Across the way a lonely, gaunt tree -- probably doomed by damage from the blasting force --struggles to stay alive.

Talking with Oklahoma City civic leaders, I found each profoundly moved by the recovery struggle. Some had counseled survivors and relatives of victims -- absorbing outrage and pain, yet growing personally, each said, from the experience.

Some were working on plans for the memorial at the site, acknowledging how difficult it was proving to create a process -- much less a final memorial design -- that would satisfy people who had suffered such immense trauma and loss. As one counselor noted, ''Some people view this as the burial site of their children.''

Most memorials to victims of tragedies are built years later, when emotions have cooled. But in Oklahoma City today, the demand for early memorialization is close to overwhelming. There's even the concern that fund raising needs to be done soon, before more such tragedies intervene.

For while the bombing showed the depths of human depravity, Oklahoma City's response -- from the rapid, professional work of the emergency teams to the earnest, professional work citizen and government leaders are giving today to the memorial and the task of rebuilding a shattered downtown -- shows the best of what we can be.

Brought together by a bomb

Ironically, the bombers united a drifting, unfocused community. The employees of the federal building were an Oklahoma City microcosm -- white, black, affluent, working-class, from inner-city to upper-class suburban communities. And they worked on shared ground. Downtown Oklahoma City is ''everyone's'' property -- even if many people had forgotten that. Bombing a suburban shopping center, a private office building, would not have had the same deep impact.

The downtown had suffered immense disinvestment, starting with urban renewal in the '50s and '60s, culminating in the region's oil and banking bust of the '80s. Even before the bombing, empty store windows and blocks of razed or derelict buildings blighted the scene around and near the city's skyscrapers. ''Downtown had lost its soul,'' one observer noted.
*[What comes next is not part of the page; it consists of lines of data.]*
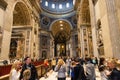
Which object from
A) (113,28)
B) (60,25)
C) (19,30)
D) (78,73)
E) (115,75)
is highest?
(60,25)

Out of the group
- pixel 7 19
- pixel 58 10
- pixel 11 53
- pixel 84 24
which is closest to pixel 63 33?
pixel 58 10

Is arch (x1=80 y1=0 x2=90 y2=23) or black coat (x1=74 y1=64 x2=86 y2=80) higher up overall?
arch (x1=80 y1=0 x2=90 y2=23)

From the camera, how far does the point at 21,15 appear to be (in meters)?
15.5

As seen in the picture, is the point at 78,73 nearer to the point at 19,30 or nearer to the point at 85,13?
the point at 19,30

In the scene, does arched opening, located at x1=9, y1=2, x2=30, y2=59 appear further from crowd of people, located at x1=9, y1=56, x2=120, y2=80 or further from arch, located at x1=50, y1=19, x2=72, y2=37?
arch, located at x1=50, y1=19, x2=72, y2=37

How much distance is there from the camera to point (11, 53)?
49.6 feet

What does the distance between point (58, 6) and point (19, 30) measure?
16.9 m

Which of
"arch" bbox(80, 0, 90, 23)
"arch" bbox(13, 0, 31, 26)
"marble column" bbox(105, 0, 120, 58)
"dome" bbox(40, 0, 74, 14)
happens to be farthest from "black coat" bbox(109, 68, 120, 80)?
"dome" bbox(40, 0, 74, 14)

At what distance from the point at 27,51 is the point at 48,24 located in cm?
1394

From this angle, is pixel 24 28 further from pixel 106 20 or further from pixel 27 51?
pixel 106 20

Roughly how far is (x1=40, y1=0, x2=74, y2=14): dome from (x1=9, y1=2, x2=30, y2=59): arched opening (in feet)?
43.1

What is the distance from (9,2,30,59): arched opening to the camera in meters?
14.9

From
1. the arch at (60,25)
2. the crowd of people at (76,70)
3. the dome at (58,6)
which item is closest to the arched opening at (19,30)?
the crowd of people at (76,70)

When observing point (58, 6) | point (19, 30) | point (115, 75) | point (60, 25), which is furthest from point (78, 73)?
point (60, 25)
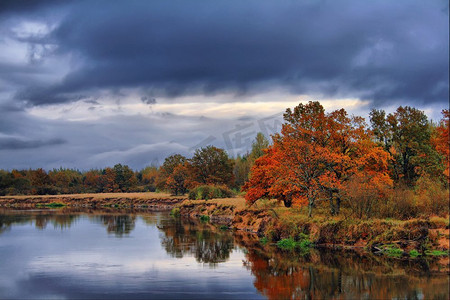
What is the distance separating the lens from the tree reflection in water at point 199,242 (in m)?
36.6

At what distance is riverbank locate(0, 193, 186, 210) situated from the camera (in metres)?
115

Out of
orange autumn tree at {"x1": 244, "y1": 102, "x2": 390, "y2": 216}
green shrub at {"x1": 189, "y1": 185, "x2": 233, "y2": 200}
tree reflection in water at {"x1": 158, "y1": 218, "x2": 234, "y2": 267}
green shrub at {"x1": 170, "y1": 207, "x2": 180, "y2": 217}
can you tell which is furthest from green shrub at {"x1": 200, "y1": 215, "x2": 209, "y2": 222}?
orange autumn tree at {"x1": 244, "y1": 102, "x2": 390, "y2": 216}

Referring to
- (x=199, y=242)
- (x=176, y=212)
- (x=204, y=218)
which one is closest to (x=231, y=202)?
(x=204, y=218)

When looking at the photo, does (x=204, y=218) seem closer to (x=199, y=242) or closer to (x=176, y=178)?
(x=199, y=242)

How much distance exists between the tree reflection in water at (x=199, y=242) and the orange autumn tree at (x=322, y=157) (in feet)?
25.8

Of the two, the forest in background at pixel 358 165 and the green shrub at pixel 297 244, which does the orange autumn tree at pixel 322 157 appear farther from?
the green shrub at pixel 297 244

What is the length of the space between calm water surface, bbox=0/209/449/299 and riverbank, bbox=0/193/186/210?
68212mm

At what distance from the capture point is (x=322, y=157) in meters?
43.8

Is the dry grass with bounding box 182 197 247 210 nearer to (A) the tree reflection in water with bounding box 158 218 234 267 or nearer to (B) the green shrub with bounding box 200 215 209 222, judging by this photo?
(B) the green shrub with bounding box 200 215 209 222

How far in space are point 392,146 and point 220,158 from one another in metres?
61.9

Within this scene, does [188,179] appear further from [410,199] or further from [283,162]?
[410,199]

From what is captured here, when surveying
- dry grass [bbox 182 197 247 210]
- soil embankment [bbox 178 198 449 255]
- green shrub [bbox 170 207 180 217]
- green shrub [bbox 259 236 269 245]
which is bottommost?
green shrub [bbox 259 236 269 245]

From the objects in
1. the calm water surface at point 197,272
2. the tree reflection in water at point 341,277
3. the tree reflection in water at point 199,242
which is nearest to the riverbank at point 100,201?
the tree reflection in water at point 199,242

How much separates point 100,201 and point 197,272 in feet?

Councilman Mark Schwartz notes that a so-called ''MAPS'' (Metropolitan Area Projects) campaign, begun in 1992, looked to revive downtown Oklahoma City with a stunning variety of plans: a big new sports arena to draw a major hockey or football team, a 100,000-square-foot library and learning center and, in the ''Bricktown'' warehouse area, a river-walking area like San Antonio's. Voters in 1993 approved a 1 percent sales-tax add-on for five years to raise $285 million for the projects.

But if reviving the city's center was a project of hope before the bombing, it became a region-wide imperative because of it. Today the people of the Oklahoma City citistate appear to have taken emotional repossession of their downtown. They smile at each other again on the streets.

It helps that the federal government has pledged $40 million to replace its destroyed office structure and another $40 million to rehabilitate the near north section of downtown where the Murrah Building stood.

Lots of free counseling is pouring into town. The National Endowment for the Arts and the Urban Land Institute appointed panels to analyze downtown's future and came up with proposals for all sorts of new attractions and ways to knit them together in a pedestrian-friendly setting.

Neither the arts endowment nor the urban institute suggested Oklahoma City try to recapture major retailing -- long since lost to the malls in America's lowest-density city. Both did suggest downtown be a regional entertainment center and gathering spot, with good restaurants, better-planned streetscapes, market-rate housing, parks, bikeways and careful historic preservation.

In November, the strongly conservative Daily Oklahoman ran a series on deepening poverty in older neighborhoods surrounding downtown -- a journalistic initiative across class and race lines that would have been less likely before the bombing.

And a Citizens League of Central Oklahoma, drawing on grass-roots leadership from people in towns and neighborhoods across the region, has emerged from a careful ''2020'' visioning process spearheaded by the Association of Central Oklahoma Governments. One priority: reconstructing a proud downtown and meeting place for the citistate.

Oklahoma City's immense difficulties on the memorial issue remain. But as Theodore White wrote years ago of war-ravaged, recovering Europe, there is bright fire in the ashes.

Neal R. Peirce writes a column on state and urban affairs.